----- Source information -----
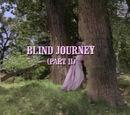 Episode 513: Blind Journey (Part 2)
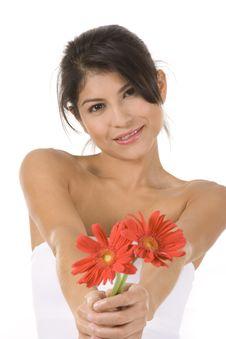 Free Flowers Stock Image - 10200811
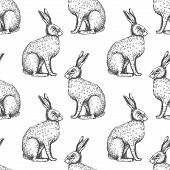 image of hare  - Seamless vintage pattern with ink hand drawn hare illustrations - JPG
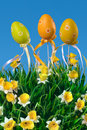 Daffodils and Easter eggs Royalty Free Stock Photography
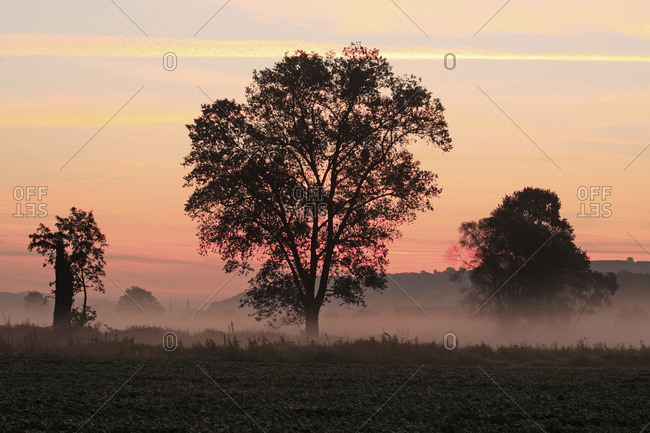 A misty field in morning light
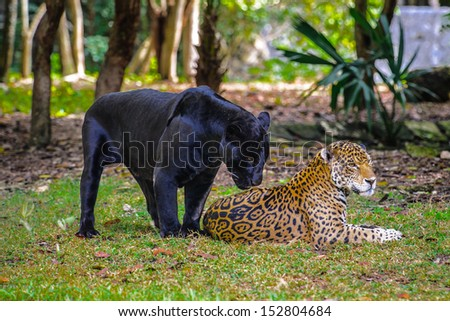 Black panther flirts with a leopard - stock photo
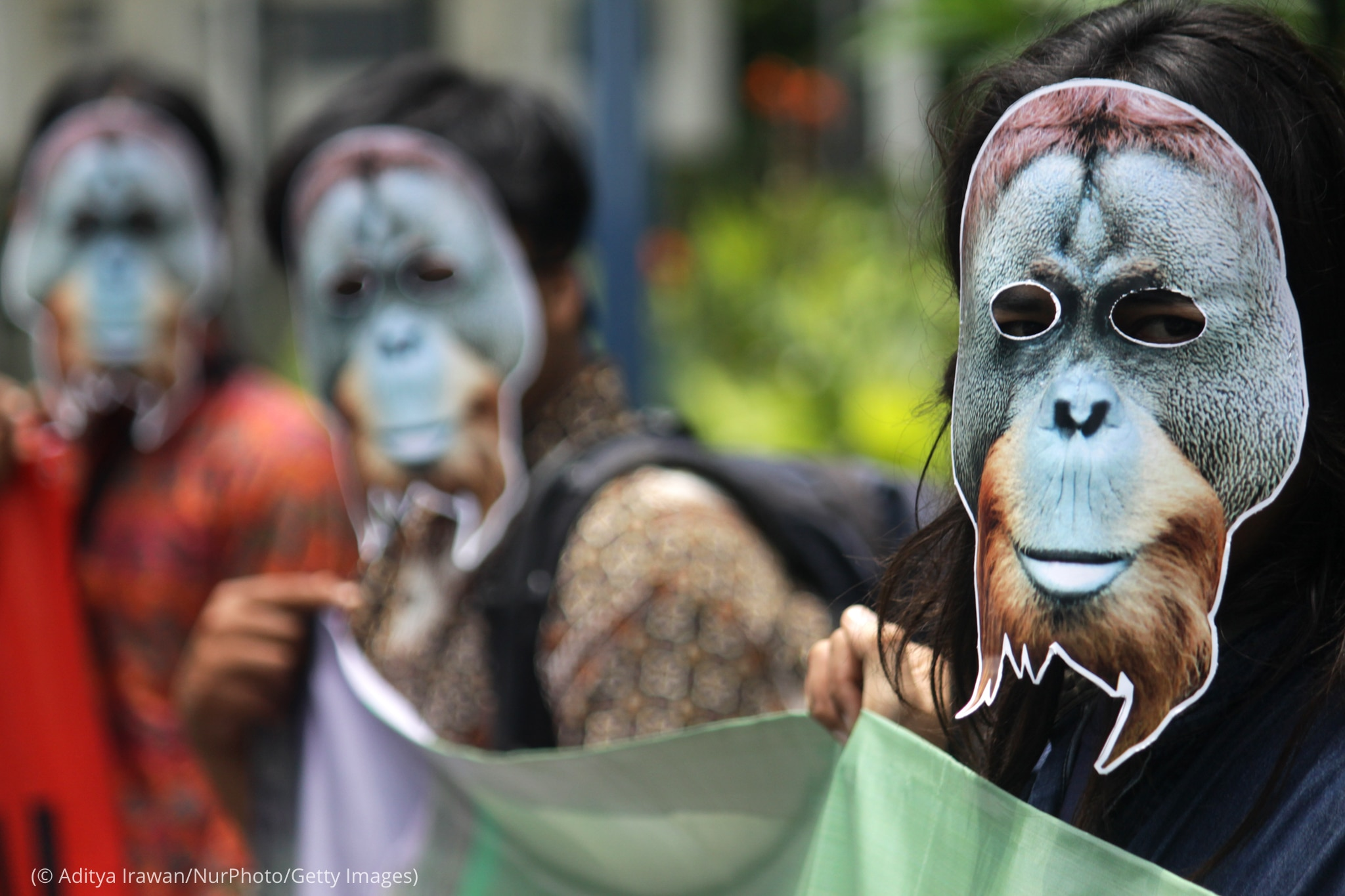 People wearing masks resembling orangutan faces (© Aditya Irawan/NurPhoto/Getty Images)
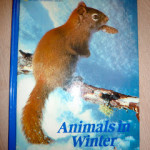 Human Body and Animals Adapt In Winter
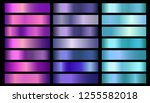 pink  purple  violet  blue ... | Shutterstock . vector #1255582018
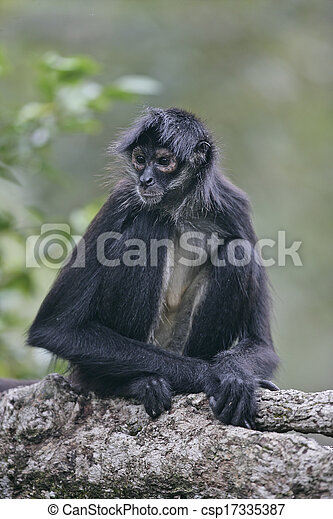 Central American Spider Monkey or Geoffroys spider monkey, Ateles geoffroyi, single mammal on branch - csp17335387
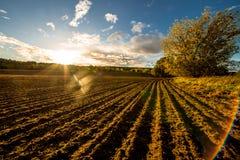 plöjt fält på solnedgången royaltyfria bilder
-----
What to produce
Type out the data above again exactly as written, minus the images.

Task result
 Episode 513: Blind Journey (Part 2)
 Free Flowers Stock Image - 10200811
 image of hare  - Seamless vintage pattern with ink hand drawn hare illustrations - JPG
 Daffodils and Easter eggs Royalty Free Stock Photography
 A misty field in morning light
 Black panther flirts with a leopard - stock photo
 People wearing masks resembling orangutan faces (© Aditya Irawan/NurPhoto/Getty Images)
 Human Body and Animals Adapt In Winter
 pink  purple  violet  blue ... | Shutterstock . vector #1255582018
 Central American Spider Monkey or Geoffroys spider monkey, Ateles geoffroyi, single mammal on branch - csp17335387
 plöjt fält på solnedgången royaltyfria bilder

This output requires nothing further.